TEXT FOR ANALYSIS:

====================

# ***OFFICIAL*** Lyoto Machida vs. Mark Munoz Thread *Spoilers*



## Budhisten (Apr 11, 2010)

*Middleweight bout: 185 pounds*
*Main event - Five round fight*
























​


----------



## The_Senator (Jun 5, 2008)

Weren't they training together?


----------



## oldfan (Mar 14, 2010)

The_Senator said:


> Weren't they training together?


Mark is his wrestling coach and he's shown him some great new moves for this fight.

It's hard to imagine Machida getting Donkykonged but I'm trying.


----------



## Life B Ez (Jan 23, 2010)

oldfan said:


> Mark is his wrestling coach and he's shown him some great new moves for this fight.
> 
> It's hard to imagine Machida getting Donkykonged but I'm trying.


I think machida hired Kenny Johnson a while ago.

Sent from Verticalsports.com Free App


----------



## BrianRClover (Jan 4, 2008)

Very happy to see Lyoto dropping to 185 finally! I can't see him having too much trouble with Munoz. I think he'll pick up a KO/TKO here within two.


----------



## HitOrGetHit (Jun 29, 2009)

I expect to see Machida dominate.


Sent from Verticalsports.com App


----------



## cdtcpl (Mar 9, 2007)

I just don't see how Machida loses this fight. Munoz is the exact style that makes Machida look invincible.


----------



## Gustafsson Fan (Apr 3, 2012)

====================

DATA TO EXAMINE:
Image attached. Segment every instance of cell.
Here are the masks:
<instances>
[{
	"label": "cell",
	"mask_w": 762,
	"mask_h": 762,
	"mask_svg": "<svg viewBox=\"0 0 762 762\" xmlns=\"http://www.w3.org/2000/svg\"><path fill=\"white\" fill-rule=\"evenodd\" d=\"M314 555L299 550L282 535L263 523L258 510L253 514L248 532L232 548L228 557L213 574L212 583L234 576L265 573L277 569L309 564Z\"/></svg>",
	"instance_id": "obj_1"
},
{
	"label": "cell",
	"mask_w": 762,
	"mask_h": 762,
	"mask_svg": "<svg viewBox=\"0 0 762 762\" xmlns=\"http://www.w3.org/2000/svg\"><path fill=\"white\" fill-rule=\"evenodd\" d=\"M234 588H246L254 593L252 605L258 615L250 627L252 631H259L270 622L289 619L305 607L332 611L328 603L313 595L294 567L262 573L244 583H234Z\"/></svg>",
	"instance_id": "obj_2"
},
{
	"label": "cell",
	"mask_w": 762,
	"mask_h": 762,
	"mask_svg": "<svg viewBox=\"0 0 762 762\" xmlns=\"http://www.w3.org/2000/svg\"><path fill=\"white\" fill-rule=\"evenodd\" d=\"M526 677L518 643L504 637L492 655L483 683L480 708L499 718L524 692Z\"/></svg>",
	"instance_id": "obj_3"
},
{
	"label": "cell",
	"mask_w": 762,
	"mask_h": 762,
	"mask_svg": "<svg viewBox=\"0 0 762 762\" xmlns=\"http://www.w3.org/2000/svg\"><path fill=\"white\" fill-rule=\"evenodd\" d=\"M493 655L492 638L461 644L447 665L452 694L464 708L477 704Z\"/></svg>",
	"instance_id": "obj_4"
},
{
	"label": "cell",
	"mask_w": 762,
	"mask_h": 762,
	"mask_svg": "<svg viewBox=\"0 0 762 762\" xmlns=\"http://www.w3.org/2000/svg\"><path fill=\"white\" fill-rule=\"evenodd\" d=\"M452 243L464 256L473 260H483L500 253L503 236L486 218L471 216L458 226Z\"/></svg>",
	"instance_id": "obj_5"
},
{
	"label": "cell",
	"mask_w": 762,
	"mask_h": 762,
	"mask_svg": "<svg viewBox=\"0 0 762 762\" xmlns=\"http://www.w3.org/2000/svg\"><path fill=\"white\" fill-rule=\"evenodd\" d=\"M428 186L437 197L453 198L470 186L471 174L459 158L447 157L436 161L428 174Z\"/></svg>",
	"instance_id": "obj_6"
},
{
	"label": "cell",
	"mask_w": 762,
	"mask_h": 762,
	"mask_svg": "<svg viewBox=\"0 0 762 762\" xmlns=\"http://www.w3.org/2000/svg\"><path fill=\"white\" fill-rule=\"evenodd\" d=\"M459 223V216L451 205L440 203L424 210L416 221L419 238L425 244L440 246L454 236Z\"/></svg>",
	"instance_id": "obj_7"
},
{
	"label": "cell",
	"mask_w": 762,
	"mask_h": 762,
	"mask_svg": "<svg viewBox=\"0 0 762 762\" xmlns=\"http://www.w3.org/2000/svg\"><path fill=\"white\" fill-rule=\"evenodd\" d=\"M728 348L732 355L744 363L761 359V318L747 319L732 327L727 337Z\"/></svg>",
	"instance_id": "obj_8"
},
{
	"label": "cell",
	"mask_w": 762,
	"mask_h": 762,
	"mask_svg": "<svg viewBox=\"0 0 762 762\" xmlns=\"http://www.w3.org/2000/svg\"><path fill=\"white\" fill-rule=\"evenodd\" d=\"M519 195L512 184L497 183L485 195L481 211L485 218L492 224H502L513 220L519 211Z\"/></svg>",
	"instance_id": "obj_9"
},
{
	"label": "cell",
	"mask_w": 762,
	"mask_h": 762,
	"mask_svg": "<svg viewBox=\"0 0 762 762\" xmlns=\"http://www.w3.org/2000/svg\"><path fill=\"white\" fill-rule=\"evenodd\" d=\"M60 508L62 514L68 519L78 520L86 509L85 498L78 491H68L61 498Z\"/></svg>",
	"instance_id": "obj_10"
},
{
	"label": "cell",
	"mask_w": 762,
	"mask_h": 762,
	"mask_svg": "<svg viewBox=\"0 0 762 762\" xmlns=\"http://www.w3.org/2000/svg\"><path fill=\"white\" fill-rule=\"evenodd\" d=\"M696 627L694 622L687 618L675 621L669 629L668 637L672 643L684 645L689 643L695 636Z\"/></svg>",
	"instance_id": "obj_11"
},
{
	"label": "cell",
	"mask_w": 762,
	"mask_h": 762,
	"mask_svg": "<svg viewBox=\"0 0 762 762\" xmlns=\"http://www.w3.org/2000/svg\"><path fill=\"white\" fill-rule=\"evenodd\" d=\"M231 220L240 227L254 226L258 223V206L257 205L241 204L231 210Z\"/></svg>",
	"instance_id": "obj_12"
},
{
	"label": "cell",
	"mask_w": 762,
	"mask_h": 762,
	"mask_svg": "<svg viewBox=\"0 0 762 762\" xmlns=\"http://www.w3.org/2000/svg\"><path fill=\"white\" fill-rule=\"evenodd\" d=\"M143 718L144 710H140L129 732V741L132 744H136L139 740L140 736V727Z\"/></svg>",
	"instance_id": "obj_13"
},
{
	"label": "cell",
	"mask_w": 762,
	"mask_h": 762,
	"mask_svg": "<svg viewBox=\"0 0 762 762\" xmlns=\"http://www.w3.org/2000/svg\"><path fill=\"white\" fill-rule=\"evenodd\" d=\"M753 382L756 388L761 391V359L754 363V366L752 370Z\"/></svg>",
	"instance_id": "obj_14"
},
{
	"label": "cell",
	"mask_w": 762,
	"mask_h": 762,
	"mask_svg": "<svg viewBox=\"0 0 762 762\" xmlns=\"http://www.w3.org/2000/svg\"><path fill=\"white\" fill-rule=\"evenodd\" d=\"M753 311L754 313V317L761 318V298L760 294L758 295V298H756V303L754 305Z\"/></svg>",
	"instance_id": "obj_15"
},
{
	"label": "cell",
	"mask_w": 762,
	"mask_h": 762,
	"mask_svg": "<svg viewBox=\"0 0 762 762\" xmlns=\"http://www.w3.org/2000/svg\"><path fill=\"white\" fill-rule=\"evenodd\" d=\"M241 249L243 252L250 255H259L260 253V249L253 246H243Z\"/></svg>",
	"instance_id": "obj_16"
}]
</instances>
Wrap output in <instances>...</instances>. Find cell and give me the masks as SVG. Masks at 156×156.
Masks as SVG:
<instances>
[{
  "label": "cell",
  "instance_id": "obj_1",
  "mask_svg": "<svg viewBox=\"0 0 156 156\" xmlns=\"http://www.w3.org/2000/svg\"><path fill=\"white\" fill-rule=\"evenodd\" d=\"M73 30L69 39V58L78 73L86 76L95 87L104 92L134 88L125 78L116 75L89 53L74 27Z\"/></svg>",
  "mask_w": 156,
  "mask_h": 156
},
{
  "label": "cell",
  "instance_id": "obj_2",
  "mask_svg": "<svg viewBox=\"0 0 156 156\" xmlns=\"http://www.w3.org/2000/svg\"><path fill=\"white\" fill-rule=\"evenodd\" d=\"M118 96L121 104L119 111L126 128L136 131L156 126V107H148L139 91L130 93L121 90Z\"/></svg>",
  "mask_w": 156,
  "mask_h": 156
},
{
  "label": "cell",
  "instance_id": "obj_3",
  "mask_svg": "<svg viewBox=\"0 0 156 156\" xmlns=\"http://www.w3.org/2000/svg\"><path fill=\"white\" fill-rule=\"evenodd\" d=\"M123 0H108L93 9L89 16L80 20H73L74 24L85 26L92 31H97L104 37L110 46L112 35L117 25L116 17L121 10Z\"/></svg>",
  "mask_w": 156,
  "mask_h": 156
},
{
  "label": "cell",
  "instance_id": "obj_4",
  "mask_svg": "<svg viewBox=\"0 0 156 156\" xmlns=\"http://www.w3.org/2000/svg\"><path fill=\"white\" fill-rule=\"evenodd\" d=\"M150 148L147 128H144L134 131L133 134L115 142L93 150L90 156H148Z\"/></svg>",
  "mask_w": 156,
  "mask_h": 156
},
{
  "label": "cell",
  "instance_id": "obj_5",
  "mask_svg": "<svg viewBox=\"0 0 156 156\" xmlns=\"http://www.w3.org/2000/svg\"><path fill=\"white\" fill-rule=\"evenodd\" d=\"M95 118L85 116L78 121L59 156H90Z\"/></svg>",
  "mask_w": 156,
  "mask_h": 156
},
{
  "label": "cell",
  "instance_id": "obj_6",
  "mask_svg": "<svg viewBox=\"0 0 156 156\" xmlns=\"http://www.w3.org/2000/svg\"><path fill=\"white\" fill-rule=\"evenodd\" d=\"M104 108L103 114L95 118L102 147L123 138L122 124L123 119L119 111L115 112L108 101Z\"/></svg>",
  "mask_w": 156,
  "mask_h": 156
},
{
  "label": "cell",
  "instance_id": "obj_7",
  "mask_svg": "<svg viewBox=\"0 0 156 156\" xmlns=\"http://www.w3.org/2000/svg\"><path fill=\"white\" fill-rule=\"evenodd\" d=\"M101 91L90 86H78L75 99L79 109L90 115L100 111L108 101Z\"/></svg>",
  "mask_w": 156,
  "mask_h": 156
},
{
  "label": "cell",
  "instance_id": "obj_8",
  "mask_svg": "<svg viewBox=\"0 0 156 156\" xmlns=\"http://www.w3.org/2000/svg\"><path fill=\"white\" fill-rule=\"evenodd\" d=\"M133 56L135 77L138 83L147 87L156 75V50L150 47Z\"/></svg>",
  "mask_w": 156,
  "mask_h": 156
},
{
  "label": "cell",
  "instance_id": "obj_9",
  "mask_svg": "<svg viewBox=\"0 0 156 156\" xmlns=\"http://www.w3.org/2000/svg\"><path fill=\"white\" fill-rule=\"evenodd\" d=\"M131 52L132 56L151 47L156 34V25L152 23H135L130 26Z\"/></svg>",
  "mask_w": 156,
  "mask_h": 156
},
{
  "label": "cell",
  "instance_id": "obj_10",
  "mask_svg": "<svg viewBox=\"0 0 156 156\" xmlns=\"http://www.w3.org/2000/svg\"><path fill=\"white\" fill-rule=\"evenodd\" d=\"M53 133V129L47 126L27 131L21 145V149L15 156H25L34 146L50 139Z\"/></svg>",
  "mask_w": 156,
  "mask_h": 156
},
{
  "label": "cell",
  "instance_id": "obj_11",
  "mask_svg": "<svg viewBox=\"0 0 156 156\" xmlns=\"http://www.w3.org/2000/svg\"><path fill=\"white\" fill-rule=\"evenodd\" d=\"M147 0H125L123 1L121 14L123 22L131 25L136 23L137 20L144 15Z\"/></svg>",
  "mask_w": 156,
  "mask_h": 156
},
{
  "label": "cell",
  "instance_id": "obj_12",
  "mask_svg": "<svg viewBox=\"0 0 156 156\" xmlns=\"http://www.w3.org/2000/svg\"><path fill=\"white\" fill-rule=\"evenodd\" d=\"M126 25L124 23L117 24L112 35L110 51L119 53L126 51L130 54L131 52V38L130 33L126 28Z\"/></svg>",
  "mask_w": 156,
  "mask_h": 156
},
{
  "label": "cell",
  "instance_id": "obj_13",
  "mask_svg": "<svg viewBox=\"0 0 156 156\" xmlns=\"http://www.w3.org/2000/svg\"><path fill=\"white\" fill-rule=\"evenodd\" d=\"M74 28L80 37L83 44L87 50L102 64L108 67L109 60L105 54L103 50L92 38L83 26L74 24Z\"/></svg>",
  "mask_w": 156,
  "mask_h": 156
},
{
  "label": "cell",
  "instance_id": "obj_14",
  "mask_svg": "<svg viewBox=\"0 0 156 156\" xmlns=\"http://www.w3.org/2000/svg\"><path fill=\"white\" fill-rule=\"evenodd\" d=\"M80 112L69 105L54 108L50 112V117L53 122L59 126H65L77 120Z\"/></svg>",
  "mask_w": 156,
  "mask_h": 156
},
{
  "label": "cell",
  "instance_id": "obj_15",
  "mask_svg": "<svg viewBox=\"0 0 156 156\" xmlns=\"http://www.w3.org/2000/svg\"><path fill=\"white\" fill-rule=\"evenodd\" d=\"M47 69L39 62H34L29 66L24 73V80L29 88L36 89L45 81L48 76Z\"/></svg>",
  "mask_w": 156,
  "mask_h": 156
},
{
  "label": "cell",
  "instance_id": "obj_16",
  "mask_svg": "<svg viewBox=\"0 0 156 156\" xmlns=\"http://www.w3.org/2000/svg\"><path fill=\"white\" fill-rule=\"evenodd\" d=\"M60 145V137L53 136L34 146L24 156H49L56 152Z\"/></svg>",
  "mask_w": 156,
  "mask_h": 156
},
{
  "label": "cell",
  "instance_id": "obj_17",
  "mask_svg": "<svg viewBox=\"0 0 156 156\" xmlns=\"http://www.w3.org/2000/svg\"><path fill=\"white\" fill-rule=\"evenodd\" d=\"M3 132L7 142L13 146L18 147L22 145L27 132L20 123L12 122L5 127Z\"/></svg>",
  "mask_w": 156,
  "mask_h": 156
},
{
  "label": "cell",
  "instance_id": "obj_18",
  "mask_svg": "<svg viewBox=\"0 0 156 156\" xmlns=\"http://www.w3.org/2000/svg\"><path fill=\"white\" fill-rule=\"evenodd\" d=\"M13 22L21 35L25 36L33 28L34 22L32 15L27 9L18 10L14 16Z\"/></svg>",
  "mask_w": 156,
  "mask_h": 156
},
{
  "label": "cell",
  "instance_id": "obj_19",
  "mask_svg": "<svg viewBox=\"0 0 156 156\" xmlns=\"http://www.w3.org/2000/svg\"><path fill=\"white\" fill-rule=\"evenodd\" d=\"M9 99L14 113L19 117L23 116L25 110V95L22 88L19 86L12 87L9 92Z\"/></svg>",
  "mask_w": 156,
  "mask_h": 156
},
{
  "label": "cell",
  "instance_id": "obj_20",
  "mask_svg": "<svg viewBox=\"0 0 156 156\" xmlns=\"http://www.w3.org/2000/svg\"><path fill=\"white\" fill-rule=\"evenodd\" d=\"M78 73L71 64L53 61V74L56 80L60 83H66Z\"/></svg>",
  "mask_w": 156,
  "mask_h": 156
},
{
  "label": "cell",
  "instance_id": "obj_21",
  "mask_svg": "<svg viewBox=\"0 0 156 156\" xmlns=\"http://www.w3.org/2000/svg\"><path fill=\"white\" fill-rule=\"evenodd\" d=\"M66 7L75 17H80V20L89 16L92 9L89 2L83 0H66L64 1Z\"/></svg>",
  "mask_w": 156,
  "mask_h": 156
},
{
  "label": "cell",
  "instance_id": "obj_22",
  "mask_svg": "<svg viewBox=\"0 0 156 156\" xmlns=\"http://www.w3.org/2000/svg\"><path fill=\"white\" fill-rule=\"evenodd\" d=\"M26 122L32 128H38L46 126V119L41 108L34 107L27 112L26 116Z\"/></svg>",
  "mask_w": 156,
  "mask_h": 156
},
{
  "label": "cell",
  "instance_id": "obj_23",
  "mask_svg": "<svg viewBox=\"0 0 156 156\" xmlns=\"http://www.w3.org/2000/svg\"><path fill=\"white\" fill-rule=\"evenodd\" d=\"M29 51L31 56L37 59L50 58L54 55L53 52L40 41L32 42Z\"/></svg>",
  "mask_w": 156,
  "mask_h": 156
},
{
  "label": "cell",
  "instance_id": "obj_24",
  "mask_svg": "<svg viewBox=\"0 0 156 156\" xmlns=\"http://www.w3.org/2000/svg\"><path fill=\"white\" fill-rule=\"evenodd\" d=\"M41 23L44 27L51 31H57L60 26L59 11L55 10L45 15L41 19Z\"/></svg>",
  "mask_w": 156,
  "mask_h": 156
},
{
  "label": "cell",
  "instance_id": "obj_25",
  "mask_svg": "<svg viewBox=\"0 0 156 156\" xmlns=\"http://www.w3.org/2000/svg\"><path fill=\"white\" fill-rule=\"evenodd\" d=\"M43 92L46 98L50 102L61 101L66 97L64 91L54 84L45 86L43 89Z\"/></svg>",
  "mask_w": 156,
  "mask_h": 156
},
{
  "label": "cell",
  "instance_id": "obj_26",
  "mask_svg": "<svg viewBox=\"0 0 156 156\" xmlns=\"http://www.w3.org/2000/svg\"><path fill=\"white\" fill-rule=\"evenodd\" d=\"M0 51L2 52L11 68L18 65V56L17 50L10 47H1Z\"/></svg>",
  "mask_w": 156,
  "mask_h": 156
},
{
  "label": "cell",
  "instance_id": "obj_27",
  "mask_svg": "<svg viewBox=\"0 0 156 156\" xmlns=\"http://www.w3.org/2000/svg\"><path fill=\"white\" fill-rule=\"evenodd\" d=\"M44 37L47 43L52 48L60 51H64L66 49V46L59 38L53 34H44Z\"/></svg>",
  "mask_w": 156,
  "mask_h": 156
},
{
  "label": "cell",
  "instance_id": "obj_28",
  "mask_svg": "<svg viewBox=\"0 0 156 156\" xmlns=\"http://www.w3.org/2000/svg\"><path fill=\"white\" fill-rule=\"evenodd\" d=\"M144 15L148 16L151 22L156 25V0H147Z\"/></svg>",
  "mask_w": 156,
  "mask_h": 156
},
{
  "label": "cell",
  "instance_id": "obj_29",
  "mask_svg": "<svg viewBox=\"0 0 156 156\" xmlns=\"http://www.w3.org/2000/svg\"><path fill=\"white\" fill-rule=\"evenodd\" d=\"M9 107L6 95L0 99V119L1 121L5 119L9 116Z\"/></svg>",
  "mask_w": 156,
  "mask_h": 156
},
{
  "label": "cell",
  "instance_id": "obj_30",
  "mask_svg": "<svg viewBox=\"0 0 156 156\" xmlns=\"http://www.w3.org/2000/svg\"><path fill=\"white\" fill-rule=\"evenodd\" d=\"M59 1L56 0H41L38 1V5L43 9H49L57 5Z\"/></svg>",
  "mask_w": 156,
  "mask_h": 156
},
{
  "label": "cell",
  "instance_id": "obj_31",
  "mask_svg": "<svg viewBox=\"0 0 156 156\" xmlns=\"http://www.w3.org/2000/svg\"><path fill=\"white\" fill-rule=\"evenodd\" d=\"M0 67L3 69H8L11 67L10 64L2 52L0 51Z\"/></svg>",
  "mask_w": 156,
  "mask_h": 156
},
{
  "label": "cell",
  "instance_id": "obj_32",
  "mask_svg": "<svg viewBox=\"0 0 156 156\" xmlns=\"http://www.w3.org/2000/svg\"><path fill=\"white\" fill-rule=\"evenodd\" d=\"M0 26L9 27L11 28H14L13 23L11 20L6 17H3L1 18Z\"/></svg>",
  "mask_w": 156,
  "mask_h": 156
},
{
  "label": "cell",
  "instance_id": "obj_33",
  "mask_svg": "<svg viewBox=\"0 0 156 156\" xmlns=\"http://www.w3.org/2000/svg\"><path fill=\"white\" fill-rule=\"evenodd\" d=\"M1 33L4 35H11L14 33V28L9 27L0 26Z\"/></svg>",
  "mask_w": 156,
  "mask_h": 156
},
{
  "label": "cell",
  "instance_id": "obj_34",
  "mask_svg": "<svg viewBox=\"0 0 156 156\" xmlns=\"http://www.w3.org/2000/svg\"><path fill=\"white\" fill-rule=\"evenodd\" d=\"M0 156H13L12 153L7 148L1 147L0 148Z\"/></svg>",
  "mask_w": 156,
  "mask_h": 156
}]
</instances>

====================

PROBLEM 1: In the Machida vs. Munoz thread, what weight is the bout fought at?
PROBLEM 2: Shorten the post in the Machida vs. Munoz thread that begins "Very happy to see Lyoto dropping" while keeping its main points.
PROBLEM 3: Please transcribe the Machida vs. Munoz thread from "I expect to" to "Machida look invincible.".
The material has no connection to the forum thread.

TASK RESPONSE 1: 185 pounds, at middleweight.

TASK RESPONSE 2: Glad Lyoto is finally dropping to 185, the poster expects him to beat Munoz without much trouble, probably by KO/TKO within two.

TASK RESPONSE 3:
I expect to see Machida dominate.


Sent from Verticalsports.com App


----------



## cdtcpl (Mar 9, 2007)

I just don't see how Machida loses this fight. Munoz is the exact style that makes Machida look invincible.